Golfclub muss Mitgliederdarlehen bei Austritt zurückzahlen
Ein Ehepaar gewährte 1994 bei seinem Eintritt in einen Golfclub dem Verein ein zinsloses Darlehen
von je 8.000 DM, mit dem der Erwerb und der Ausbau der Golfanlage finanziert werden sollte. Vertraglich war nicht nur vereinbart, dass das Darlehen
frühestens nach zehn Jahren oder dem Austritt aus dem Golfclub kündbar sein sollte, sondern auch, dass das Darlehen
nur gekündigt werden darf, wenn der Golfclub eine Warteliste mit mindestens 20, an einem Clubeintritt interessierten Personen führt und anstelle desjenigen Mitglieds, das sein Darlehen
kündigen möchte, ein neues Mitglied aufgenommen wird. Als das Ehepaar acht Jahre später aus dem Club austrat und sein Darlehen
zurückforderte, wandte der Vereinsvorstand ein, dass derzeit keine Warteliste bestehe und auch kein Eintritt von Ersatzmitgliedern zu erwarten sei.

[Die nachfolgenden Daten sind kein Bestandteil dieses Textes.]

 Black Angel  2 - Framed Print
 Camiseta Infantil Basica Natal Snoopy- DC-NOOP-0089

Das Oberlandesgericht erklärte die Rückzahlungsklausel wegen unangemessener Benachteiligung für unwirksam. Die Darlehensnehmer würden in ihrer Dispositionsfreiheit erheblich eingeschränkt, weil sie mangels Festlegung einer Höchstmitgliederzahl oder der Voraussetzungen eines Aufnahmestopps letztlich keinerlei Einfluss darauf nehmen könnten, ob und unter welchen Bedingungen vom Golfclub überhaupt eine Warteliste angelegt wird. Im Übrigen hatte die seit den 1990er Jahren steigende Anzahl von Golfclubs dazu geführt, dass die meisten Betreiber Aufnahmestopps aufgehoben und eventuell bestehende Wartelisten aufgelöst haben. Hierdurch hätte der Club den Rückzahlungsanspruch der Darlehen
auf unbestimmte Zeit verhindern können. Das Gericht
gab daher im Ergebnis der Zahlungsklage des Golferehepaars statt.